- [What you need to do]: Reproduce the film review, everything from "You laugh, then" down to "and infinite possibilities.", swapping "raccoons" for "pigeons".
━━━━━ Document text ━━━━━
When I was a grumpy teenager, I thought the best kind of laugh came from jokes that would make you feel bad for laughing later. The best comedies would masquerade as light and silly, before removing the mask to reveal the dark underbelly beneath. You laugh for a moment, but in the end, you must remember that the world is terrible, doomed, fatally flawed. Therefore, to me, the best comedies give you the illusion of escape before sticking a knife in your back between guffaws; twisting it to punish you for thinking anything in this tragic world could be funny.
When you’re a teenager, that’s what the world looks like. Shadowy; permanently overcast by a dark pallor smothering any semblance of hope. The only way a comedy can be good is if it actually is not a comedy and has in fact, been very very serious all along.
You laugh, then you cry. And then you cry more because you laughed.
Directing duo Daniels’ latest film, “Everything Everywhere All At Once,” will make you laugh and cry in the same breath. It will pull on your heartstrings with its googly eyes, its butt plugs, and its raccoons and extract from you both a laugh and a tear. And it is hellbent on not making you feel bad about it.
I cannot accurately describe the plot of “Everything Everywhere All At Once” plot to you. Or, I will not. Because you deserve to have this film’s outrageousness delivered to you blind. I will say, though, it fits perfectly, but also maturely, into the surprisingly well-trod path of multiverses, branching timelines, and infinite possibilities.
Despite being a relatively niche concept a decade ago, the multiverse is now a mainstay of the blockbuster. Spider-Man’s done it, Captain Kirk’s done it, Loki’s done it, The Doctor’s done it, Rick and Morty’s done it, Spider-Man’s done it again, and Doctor Strange is about to do a whole movie about it. But what none of these movies or characters have done with the multiverse, is be incredibly silly.
“Everything Everywhere All At Once” is silly. It is serious. And it is also very serious about being silly. It is committed to the idea of being silly. It’s silly in its cinematography, its editing, its costume department, its props, its killer sense of timing. But being silly doesn’t stop at a tonal choice; it is, importantly, a choice of perspective. It’s a choice by the characters and its creators, that when faced with the utter confusion of being alive, you can choose to be silly. In the face of existential despair, of a splintering society, an expanding listlessness, you can opt out of logic and choose the most illogical choice instead. You can choose to be kind.
Conceptually, “Everything Everywhere All At Once” could possibly spiral out and collapse under the weight of its own nonsense. But its three exceptional lead performances from Michelle Yeoh, Stephanie Hsu, and Ke Huy Quan, keep the concept in line. Being a film about the multiverse, each of them performs different versions of themselves. But rather than the shotgun smorgasbord of something like M. Night Shamalayan’s “Split,” this trio’s performances are anchored directly to their characters.
As Ke Huy Quan’s Waymond says near the start of the film, each of us is the sum of our littlest decisions. The accumulation of those little decisions over a lifetime makes us into who we are. That means the power of these actors’ performances comes not from the divide between the versions of the characters they play, but from the connection between these disparate selves, all aching for the same things. Ke Huy Quan shines especially bright in this regard; his Waymond Wang across the multiverse may be one of my favorite performances in film history.
━━━━━ Extracted entries ━━━━━
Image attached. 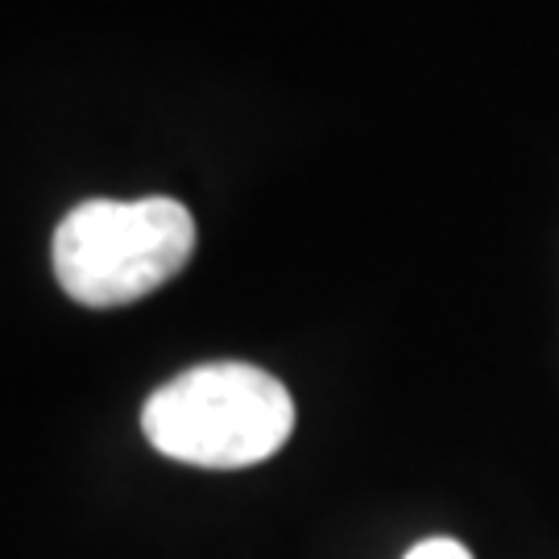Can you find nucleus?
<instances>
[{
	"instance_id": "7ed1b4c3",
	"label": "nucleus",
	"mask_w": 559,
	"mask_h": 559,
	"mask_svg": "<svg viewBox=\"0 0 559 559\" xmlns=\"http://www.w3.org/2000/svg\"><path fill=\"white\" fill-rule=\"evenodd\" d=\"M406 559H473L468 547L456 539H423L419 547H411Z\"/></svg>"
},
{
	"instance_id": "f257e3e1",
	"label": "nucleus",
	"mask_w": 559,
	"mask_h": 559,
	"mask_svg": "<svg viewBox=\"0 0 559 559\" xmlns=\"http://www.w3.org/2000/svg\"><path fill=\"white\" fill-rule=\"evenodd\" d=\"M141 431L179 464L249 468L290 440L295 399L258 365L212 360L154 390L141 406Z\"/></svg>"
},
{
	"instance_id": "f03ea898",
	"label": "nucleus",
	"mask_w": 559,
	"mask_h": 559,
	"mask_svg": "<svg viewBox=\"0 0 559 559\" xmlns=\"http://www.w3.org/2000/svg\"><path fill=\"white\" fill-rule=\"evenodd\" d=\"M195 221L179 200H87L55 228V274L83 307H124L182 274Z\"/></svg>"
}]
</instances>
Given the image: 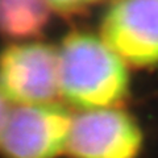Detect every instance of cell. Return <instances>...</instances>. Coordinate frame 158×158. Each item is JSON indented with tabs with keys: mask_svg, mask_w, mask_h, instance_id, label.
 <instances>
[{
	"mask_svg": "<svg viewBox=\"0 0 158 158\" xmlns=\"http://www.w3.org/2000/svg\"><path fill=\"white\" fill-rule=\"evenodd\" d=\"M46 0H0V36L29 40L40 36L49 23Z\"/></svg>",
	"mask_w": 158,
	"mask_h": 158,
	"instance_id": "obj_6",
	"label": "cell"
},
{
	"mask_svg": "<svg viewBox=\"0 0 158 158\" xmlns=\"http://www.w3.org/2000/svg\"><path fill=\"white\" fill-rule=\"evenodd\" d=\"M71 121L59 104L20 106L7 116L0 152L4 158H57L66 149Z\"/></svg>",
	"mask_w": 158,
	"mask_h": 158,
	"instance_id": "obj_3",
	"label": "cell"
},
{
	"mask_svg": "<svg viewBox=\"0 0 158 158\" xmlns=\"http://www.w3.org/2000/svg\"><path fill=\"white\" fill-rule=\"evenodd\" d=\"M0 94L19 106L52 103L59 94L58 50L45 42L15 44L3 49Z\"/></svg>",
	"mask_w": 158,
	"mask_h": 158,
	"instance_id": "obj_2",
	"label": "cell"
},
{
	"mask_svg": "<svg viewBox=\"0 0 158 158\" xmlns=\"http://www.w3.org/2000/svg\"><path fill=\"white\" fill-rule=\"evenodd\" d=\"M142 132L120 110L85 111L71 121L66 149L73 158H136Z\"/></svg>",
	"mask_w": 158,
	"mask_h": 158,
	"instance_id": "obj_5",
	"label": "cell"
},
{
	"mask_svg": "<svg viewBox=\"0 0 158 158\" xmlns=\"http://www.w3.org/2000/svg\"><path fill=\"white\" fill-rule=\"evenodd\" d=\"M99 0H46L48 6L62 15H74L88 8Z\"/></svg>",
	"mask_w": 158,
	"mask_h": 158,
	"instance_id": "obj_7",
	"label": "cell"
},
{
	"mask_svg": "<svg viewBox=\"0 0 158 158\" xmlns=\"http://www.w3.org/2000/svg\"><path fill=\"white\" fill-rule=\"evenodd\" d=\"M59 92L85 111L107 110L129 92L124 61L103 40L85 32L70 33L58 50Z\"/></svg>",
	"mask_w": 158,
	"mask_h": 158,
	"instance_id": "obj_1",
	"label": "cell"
━━━━━
- [Result]:
You laugh, then you cry. And then you cry more because you laughed.
Directing duo Daniels’ latest film, “Everything Everywhere All At Once,” will make you laugh and cry in the same breath. It will pull on your heartstrings with its googly eyes, its butt plugs, and its pigeons and extract from you both a laugh and a tear. And it is hellbent on not making you feel bad about it.
I cannot accurately describe the plot of “Everything Everywhere All At Once” plot to you. Or, I will not. Because you deserve to have this film’s outrageousness delivered to you blind. I will say, though, it fits perfectly, but also maturely, into the surprisingly well-trod path of multiverses, branching timelines, and infinite possibilities.